Welcome to Phase 2 of the newbie manager, a fascinating case study that will commence with the Nationals’ hiring of Matt Williams and the Tigers’ choice of Brad Ausmus.
The Nationals named Williams manager on Friday and the Tigers are ready to anoint Ausmus, according to a major-league source. The moves to those first-timers are not unlike the Cardinals’ hiring of Mike Matheny and White Sox’s hiring of Robin Ventura two years ago, or the Rockies’ hiring of Walt Weiss last year. But there are important differences.
In Phase 1, managers with zero experience joined teams with which they had been closely acquainted:
* Matheny had played for the Cardinals from 2000 to ’04, forged a strong relationship with longtime pitching coach Dave Duncan and served the team as a minor-league instructor.
* Ventura had played for the White Sox from 1989 to ’98 and served as a special assistant to farm director Buddy Bell.
* Weiss had played for the Rockies from 1994 to ’97 and served as a special assistant to general manager Dan O’Dowd from 2002 to ’08.
In Phase 2, Williams is joining a team in which his only previous connection is GM Mike Rizzo, whom he knew from their days together with the Diamondbacks.
Ausmus, on the other hand, played for the Tigers in 1996 and 1999-2000, but that was before David Dombrowski became GM in 2002 and orchestrated the franchise’s renaissance.
The Reds’ Bryan Price, another first-time manager, more closely resembles a Phase 1 hire – he had been the team’s pitching coach for the past four seasons.
Former White Sox GM Ken Williams pointed out after the hirings of Matheny and Ventura that both had an advantage of understanding the expectations of their respective fan bases.
Williams lacks that in Washington, and Ausmus comes from a different Tigers era. So, on the surface, Phase 2 would appear riskier than Phase 1, particularly since both the Nationals and Tigers possess enough talent to meet in the 2014 World Series. But maybe not, considering the two men involved.
For one thing, they are not completely inexperienced — Williams was a coach for three seasons with the Diamondbacks and also had brief managerial experience at Double-A and in the Arizona Fall League. Ausmus never was a coach, but managed Team Israel, a non-qualifier in the most recent World Baseball Classic.
For another, both Williams and Ausmus — like Matheny, Ventura and Weiss before them — will bring instant credibility based on their long, distinguished playing careers.
Ausmus, like Matheny, is a former catcher. Williams, a former third baseman, also projects quiet strength — one Diamondbacks player described him as “not loud, but vocal.”

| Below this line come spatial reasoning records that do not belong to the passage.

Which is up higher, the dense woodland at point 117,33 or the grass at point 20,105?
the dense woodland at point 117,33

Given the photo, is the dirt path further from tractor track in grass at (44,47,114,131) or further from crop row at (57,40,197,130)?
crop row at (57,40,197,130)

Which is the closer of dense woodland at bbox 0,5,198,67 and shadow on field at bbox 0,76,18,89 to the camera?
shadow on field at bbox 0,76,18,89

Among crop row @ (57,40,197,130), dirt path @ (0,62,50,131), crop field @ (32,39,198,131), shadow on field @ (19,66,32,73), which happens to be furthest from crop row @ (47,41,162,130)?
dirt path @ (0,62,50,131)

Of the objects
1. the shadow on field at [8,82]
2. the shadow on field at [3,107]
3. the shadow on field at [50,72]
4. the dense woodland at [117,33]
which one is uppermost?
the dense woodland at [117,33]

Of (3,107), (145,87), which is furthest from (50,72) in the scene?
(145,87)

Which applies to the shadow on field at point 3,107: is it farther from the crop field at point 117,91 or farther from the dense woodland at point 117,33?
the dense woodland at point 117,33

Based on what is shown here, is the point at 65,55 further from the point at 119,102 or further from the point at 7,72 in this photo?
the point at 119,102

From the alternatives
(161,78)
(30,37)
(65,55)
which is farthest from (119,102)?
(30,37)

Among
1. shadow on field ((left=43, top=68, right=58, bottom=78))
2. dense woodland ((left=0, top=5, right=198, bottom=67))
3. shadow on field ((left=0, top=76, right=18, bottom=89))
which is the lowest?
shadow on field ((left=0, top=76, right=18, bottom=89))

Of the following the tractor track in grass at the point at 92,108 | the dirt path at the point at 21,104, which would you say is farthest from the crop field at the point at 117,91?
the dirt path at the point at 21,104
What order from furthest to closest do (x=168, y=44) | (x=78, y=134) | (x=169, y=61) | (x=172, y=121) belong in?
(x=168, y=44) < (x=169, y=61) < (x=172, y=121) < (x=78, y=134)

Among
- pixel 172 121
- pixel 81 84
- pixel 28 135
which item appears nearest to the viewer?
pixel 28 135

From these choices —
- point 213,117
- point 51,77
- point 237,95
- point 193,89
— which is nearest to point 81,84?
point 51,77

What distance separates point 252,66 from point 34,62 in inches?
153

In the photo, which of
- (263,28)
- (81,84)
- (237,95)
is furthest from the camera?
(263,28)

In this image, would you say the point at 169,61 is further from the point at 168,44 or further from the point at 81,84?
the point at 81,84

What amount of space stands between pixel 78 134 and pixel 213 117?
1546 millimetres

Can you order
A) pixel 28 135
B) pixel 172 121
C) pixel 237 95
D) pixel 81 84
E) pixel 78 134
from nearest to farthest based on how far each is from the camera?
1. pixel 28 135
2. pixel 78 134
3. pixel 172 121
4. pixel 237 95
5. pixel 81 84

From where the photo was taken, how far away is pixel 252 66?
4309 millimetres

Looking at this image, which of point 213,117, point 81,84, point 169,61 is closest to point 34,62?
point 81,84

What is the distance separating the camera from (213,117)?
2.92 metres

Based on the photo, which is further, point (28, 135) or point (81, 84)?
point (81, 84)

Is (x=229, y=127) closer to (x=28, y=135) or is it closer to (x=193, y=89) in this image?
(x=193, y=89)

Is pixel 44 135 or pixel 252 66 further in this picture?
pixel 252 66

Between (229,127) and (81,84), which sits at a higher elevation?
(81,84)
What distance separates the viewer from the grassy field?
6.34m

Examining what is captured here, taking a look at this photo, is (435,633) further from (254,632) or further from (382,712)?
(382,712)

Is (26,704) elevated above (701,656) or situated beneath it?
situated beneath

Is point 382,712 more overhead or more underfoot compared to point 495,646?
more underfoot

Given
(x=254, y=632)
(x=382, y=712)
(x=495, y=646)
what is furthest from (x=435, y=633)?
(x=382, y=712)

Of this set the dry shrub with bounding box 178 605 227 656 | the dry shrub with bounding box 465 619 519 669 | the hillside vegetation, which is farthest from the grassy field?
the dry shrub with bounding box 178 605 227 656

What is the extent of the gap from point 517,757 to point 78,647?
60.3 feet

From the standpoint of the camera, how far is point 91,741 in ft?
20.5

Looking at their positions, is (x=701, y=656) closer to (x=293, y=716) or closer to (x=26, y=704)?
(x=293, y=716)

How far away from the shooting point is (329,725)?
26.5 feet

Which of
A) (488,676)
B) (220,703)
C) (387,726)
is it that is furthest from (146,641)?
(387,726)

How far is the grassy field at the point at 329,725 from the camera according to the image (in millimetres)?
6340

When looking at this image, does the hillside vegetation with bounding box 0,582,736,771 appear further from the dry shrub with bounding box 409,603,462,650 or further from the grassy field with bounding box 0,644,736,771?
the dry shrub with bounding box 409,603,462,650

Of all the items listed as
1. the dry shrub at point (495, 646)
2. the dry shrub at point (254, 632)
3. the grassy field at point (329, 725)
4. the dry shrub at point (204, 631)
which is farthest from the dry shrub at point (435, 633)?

Something else to consider: Both the Nationals and Tigers seem likely to retain most of their coaches, which should help Williams and Ausmus overcome their lack of familiarity with their new rosters.
Virtually the entire Nationals’ staff will return next season, including bench coach Randy Knorr, pitching coach Steve McCatty and hitting coach Rick Schu.
The Tigers, meanwhile, figure to retain bench coach Gene Lamont and pitching coach Jeff Jones, among others. The biggest question will be hitting coach Lloyd McClendon, who lost out to Ausmus for the managing job.
While the holdover coaches will be invaluable to both Williams and Ausmus, most managers want at least one confidant on their staff. Williams hired only one coach — Mark Weidemaier, who will serve in a newly created post, overseeing the team’s defensive positioning and advance scouting.
The dynamics, then, will be interesting — Knorr and third base coach Trent Jewett interviewed for the Nationals’ opening, which stemmed from the retirement of the previous manager, Davey Johnson. Ausmus, too, could face issues if he indeed inherits most of Jim Leyland’s loyalists.
On the other hand, turnover will occur naturally as Williams and Ausmus grow more comfortable. At the moment, the institutional knowledge of the holdover coaches is more valuable to them than the camaraderie of trusted friends.
A rival GM likes the Tigers’ hiring of Ausmus, saying the position is a “turnkey job, like the Cardinals (were) for Matheny.” Actually, Matheny inherited a team that was in transition after losing Duncan, first baseman Albert Pujols and right-hander Chris Carpenter. But the Cardinals still were the defending World Series champions, quite talented. It would have been difficult for Matheny to fail.
The same can be said of Williams and Ausmus, but just going by the law of averages, a newbie eventually is going to flop. Until it happens, though, the trend only will become more pronounced.